(PASSAGE TO READ)
■ ■ ■ ■ ■ ■ ■

Get the Right Tools for the Job
Do your homework and find out what equipment professionals in the industry use. You don’t have to purchase top of the line tools; just figure out what’s the bare minimum you need and start from there.
For example, I had my heart set on $3,500 camera equipment, including a 4K camera, but I couldn’t get myself to spend so much money for something that I was doing for fun. After all, I was only a YouTube vlogger, not a professional video maker. But I was very keen to graduate from filming with my iPhone and turn the footage into quality video for my YouTube channel.
It was difficult, to say the least.
I mentally convinced myself that purchasing $3,500 camera equipment is not spending money but rather an investment. I told myself, if I can freelance as a videographer on the side, it could be possible to earn back the money I spent on the professional equipment. With that logic, I jumped all in and purchased the equipment.
Maybe you don’t have thousands of dollars just laying around, waiting to be spent on tools, software programs, or online courses. There are a few solutions in this case. You could ask your friends or family for help and promise to give them the money back as soon as you start generating income from your hobby. Or, you could get a credit card with no interest for the first 9-12 months and use the money to finance some of the purchase.
It might seem like a significant investment now, but it will all be worth it once you start making $100 an hour from your side hustle.
3. Build a Website
You might think that a Facebook page or word of mouth are enough to generate calls and earn some gigs. But, the truth is, one of the best ways to start promoting your side hustle is building a professional website.
Think about it: your website acts as a brochure for potential clients. When people hear about you, the first thing they’ll do is Google your name to research your work and determine if they want to do business with you. So, a website isn’t a luxury, but a fundamental tool you need to invest in if you want to earn extra cash from your hobby.
A website is also an excellent way to connect with local businesses. Most customers use search engines to find local businesses. As a result, Google often ranks results according to location. So, if someone searches for “video filming Washington DC,” your website should appear among the results, if you’ve optimized your site for local SEO, of course.

■ ■ ■ ■ ■ ■ ■

(AVAILABLE DATA)
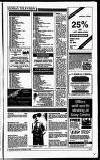 Perthshire Advertiser Friday 04 November 1988 Page 21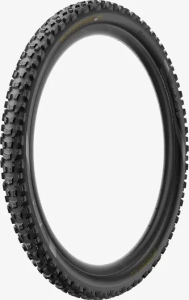 Scorpion E-mtb29x2,6'' Black, 3, nordicamoto.ro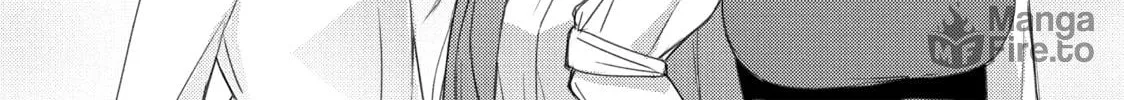 Read Are You Lost? chapter 66 image 23 on Lezhin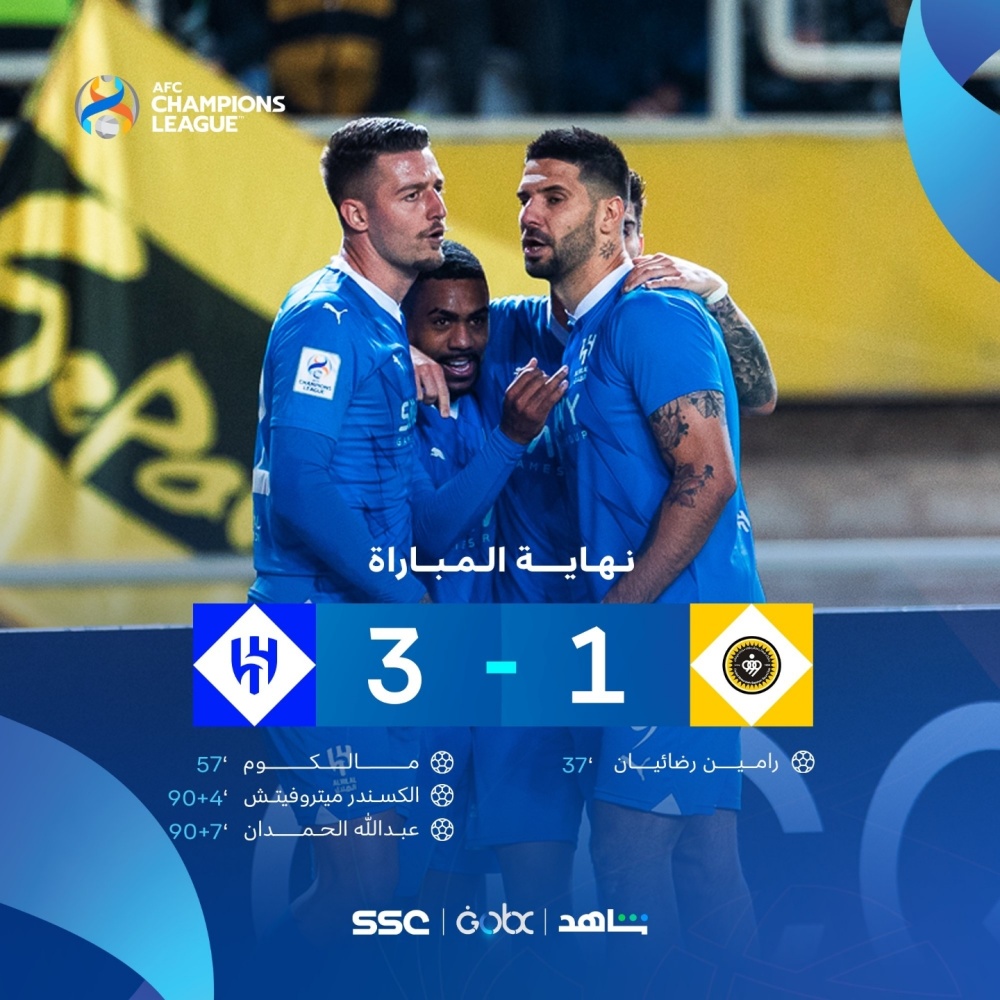 包含从曼联围绕亚冠篮板制胜到亚冠今晚攻防权衡，欧联版图或变的词条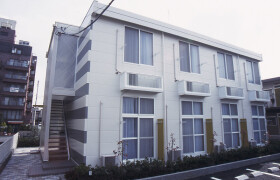 1K 아파트 in Ojidai - Sakura-shi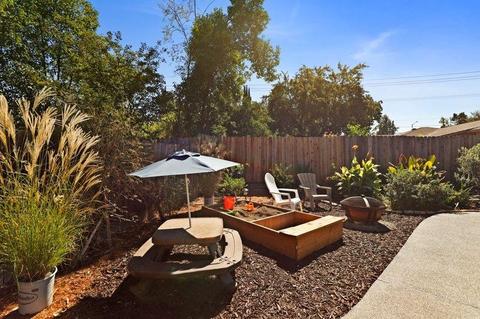 4706 Paxton Ct, Carmichael, CA 95608 photo 30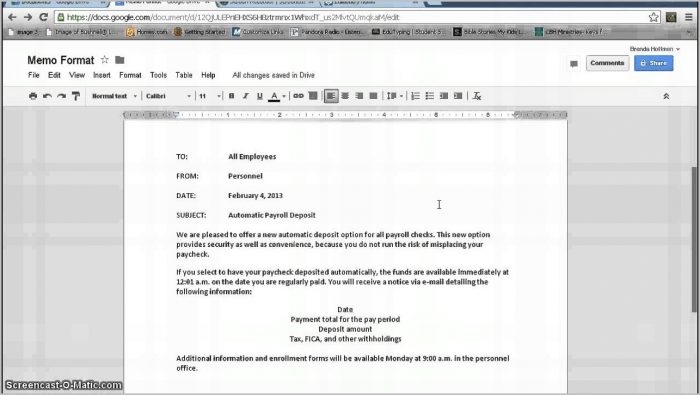 Create Fillable Pdf Form Using Word 2010 Create Fillable Pdf Form Using Word 2010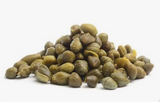 NAT. Capers  800g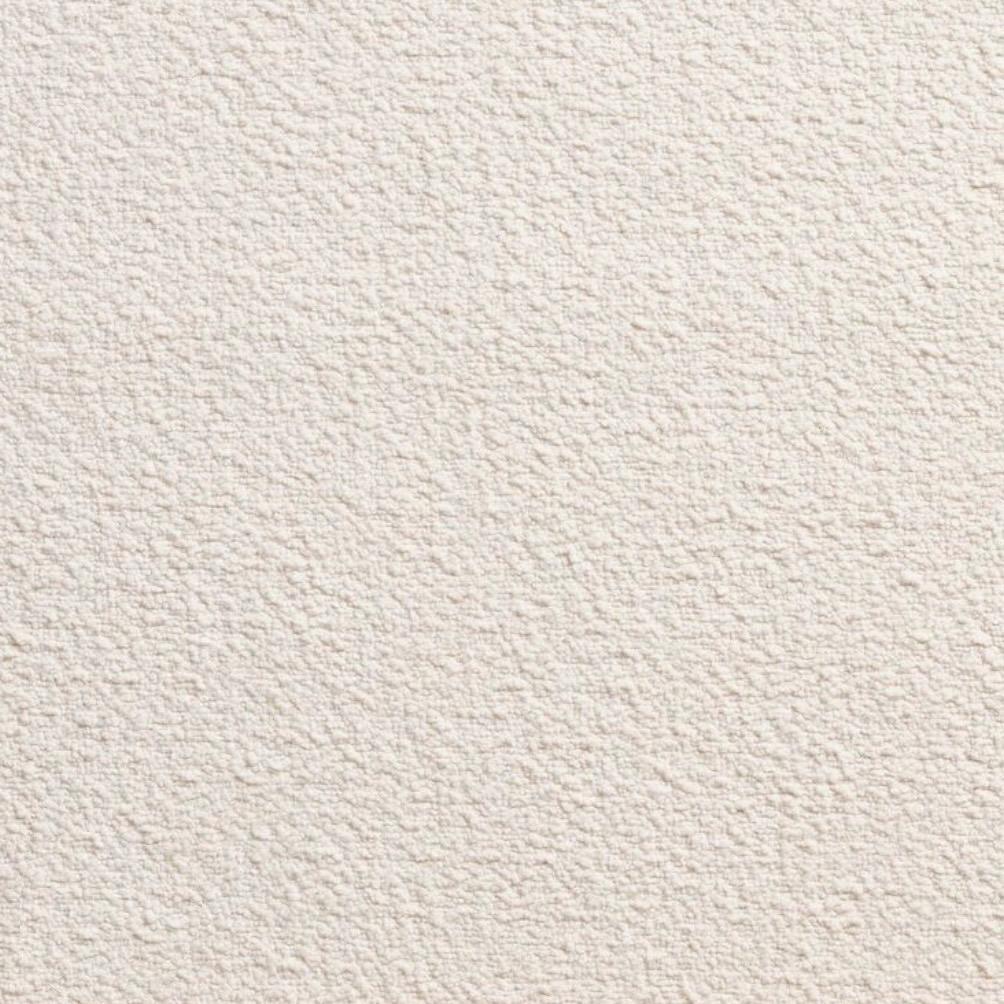swatch image
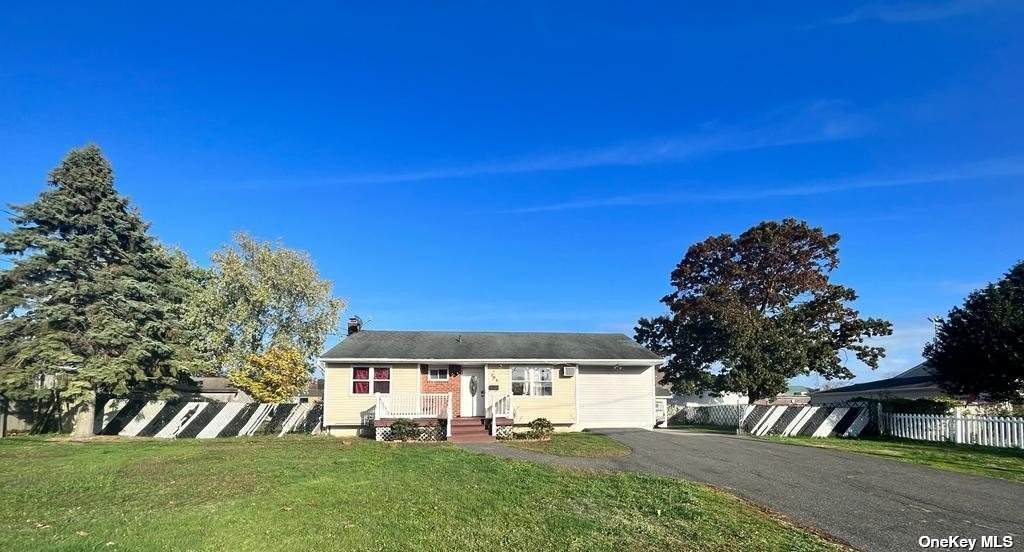 395 Oakland Avenue - Photo 1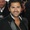 Jamel Debbouze, dealer dans Cannabis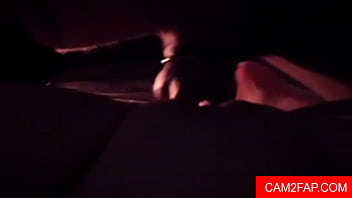 Fucking free amateur fucking porn video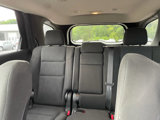 Used 2014 Dodge Durango SXT w/ Quick Order Package 23B image 6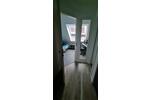 Einfamilienhaus Bordesholm - 2.5 Zimmer, 96 m&sup2;, 329.000&euro; | Angebot:26872033
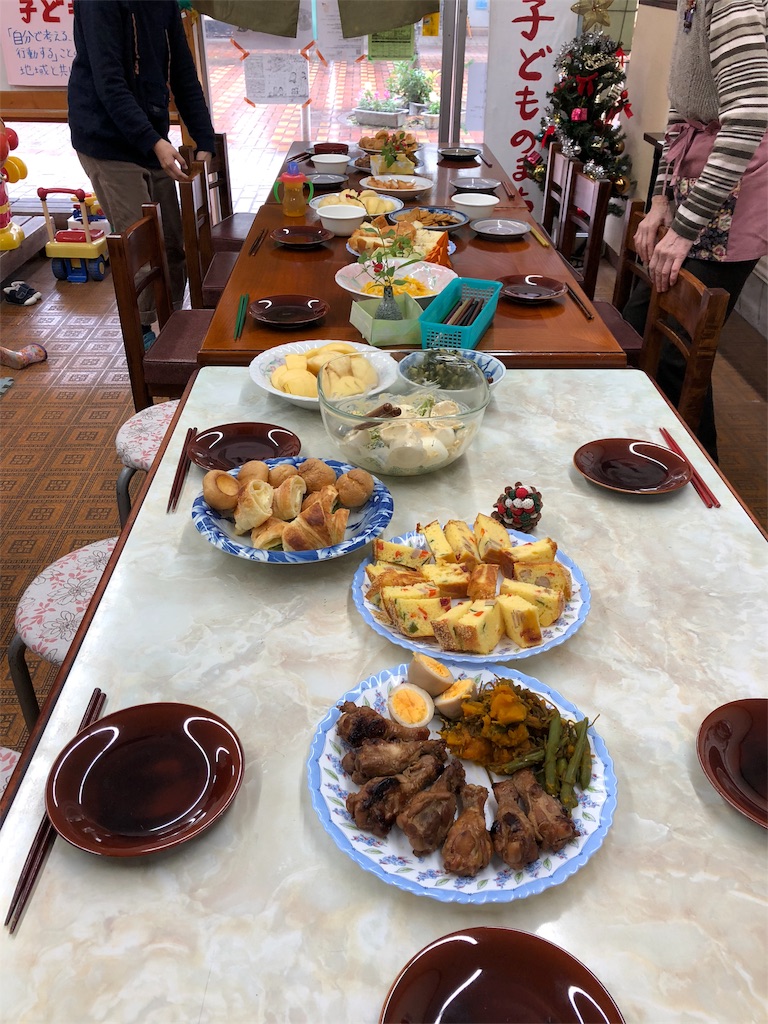 f:id:sks_joho:20190109153558j:image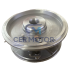 KORPUS CER A11079 GTD1244VZ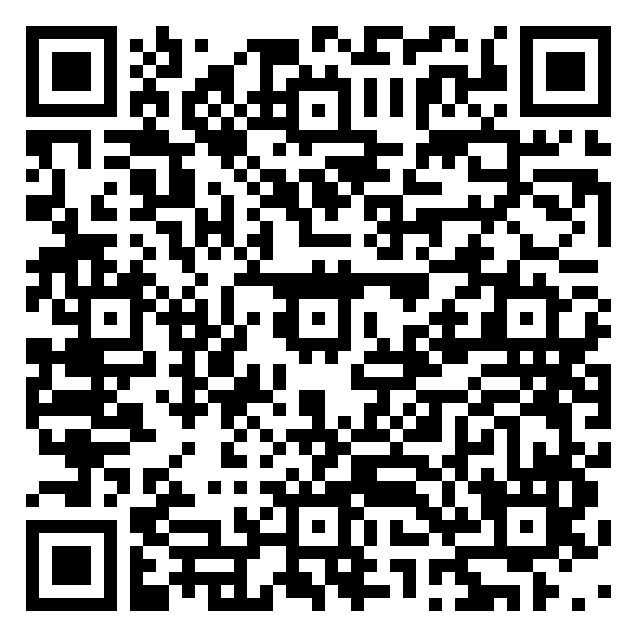 Rzemieślnicza Branży Budowlanej kod QR z danymi kontaktowymi kod QR z danymi kontaktowymi 00044897600000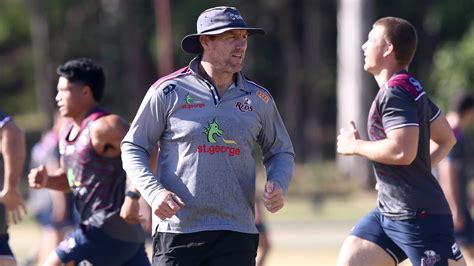On this occasion, one of their players to keep an eye on will be codie taylor. Super Rugby: Thorn wants trans-Tasman rivalry to return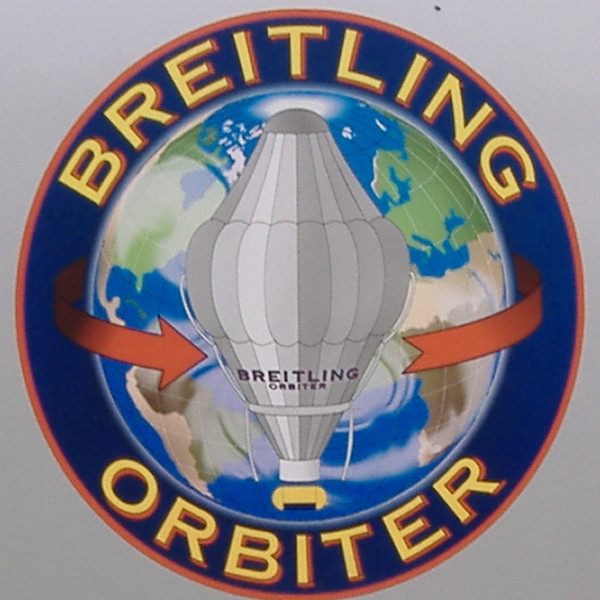 Datei:Breitling Orbiter Logo.jpg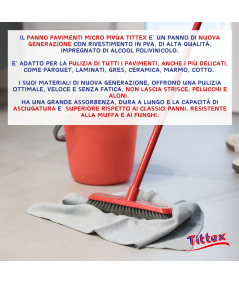 BATHROOM CLEANING KIT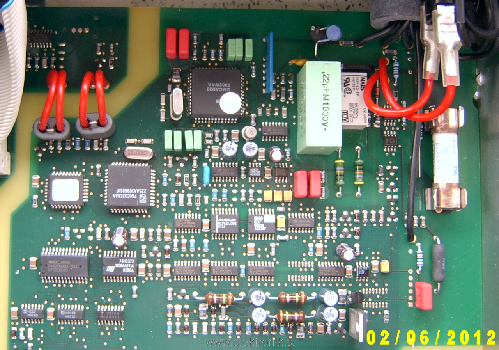 Metratop_51_inside_2.png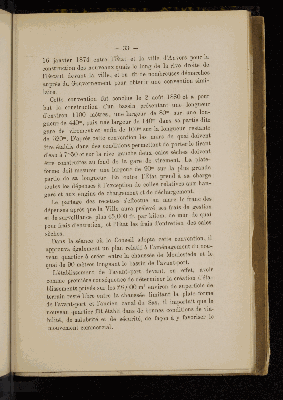 Vorschaubild von [Notice sur le Canal de Terneuzen et le port de Gand]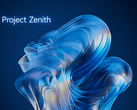 A Microsoft fejlesztőbarátabbá szeretné tenni a Windows-t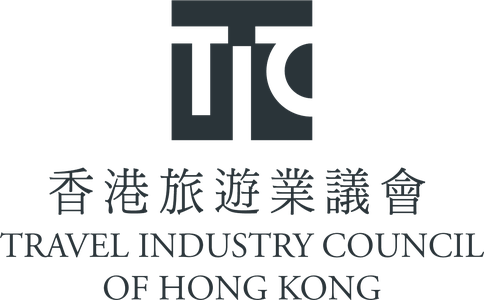 Travel Industry Council logo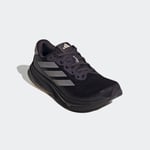 adidasIH870136SUPERNOVA RISE 2 W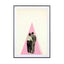 Its Just You And Me, Baby - Drawdeck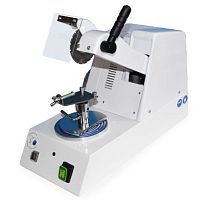 Dental laboratory saw MS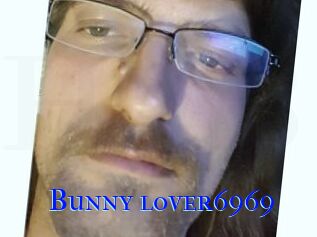 Bunny_lover6969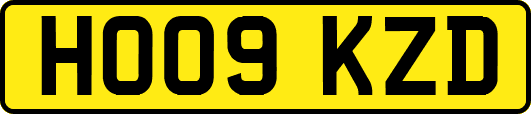 HO09KZD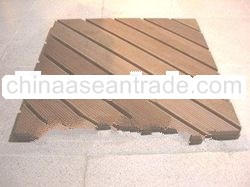 batam tiles flooring mate teak wood deking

■ ■ ■ ■ ■ ■ ■

(WORK TASK A) According to the side-hustle passage, for how many months should a credit card have no interest if it is used to finance the equipment purchase?
(WORK TASK B) Retype the side-hustle passage from "For example, I" to "my YouTube channel.".

(RESPONSE AREA A) For the first 9 to 12 months.

(RESPONSE AREA B)
For example, I had my heart set on $3,500 camera equipment, including a 4K camera, but I couldn’t get myself to spend so much money for something that I was doing for fun. After all, I was only a YouTube vlogger, not a professional video maker. But I was very keen to graduate from filming with my iPhone and turn the footage into quality video for my YouTube channel.